The main character doesn't go drink or play basketball with his buddies or have sexy times with a girlfriend or even play with a dog. How easy would it have been to show him from a distance, darting across an abandoned parking-lot with those universal playing-with-the-dog movements? That is what I mean by dancing in the dragon’s jaws.

In a movie about the importance of healthcare we have to feel the preciousness of life or there is no point.

However, our main character in “Elysium” has a horrible life with little meaningful interaction. Even his parole officer is a plastic dummy with a speaker in its chest. I understand what the movie is trying to say: the system is mechanized. However, that the writers missed an easy chance for some human interaction and expository dialogue to lend some spark to our main character beyond his current situation.

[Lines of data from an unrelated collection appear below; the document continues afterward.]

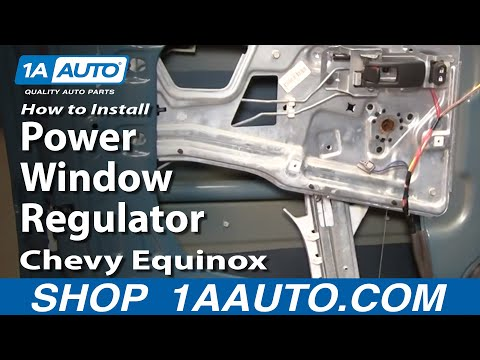 How To Install Replace Power Window Regulator Chevy Equinox 05-09 1AAuto.com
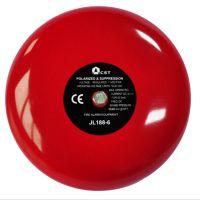 海晟 非编码型消防警铃JL188-6 报警设备专用24v消防警铃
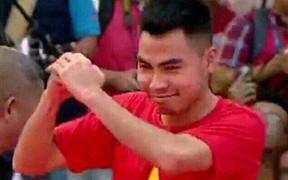 """Đức Huy vẫn còn """"phê"""" khi xem cảnh triệu người đổ ra đường đi bão mừng chiến thắng của ĐT U23 Việt Nam"""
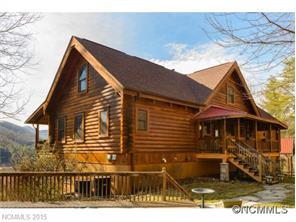 1823 Barnard Rd, Marshall, NC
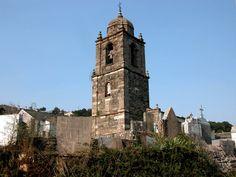 Iglesia de Santiago, Triacastela, Lugo, #CaminodeSantiago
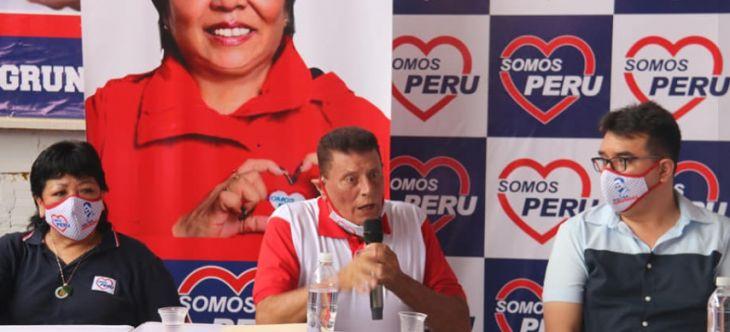 Walter Grundel es el nuevo coordinador Regional de Somos Perú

This is even more important because when this guy is hit with a massive dose of radiation while on the job and is unceremoniously given five days to live, his reaction is unrealistic for what we know of him. Most people who had nobody else to worry about would probably empty whatever was in their bank account, borrow what they could and live their last week in a blur of sex, drugs and rock n roll. We have no reason to believe that this person is any different. Instead he decides to go through hell to get to Elysium in order to heal himself.

I know the point of the movie is about accessible healthcare but the way they set up this world, our main character needs a very, very good reason to try this as opposed to making the most of his five days because the chances are high that he will die on the way to Elysium anyway: we are shown that most of the ships that try to get there illegally are shot to pieces in space even though they have sick children on them.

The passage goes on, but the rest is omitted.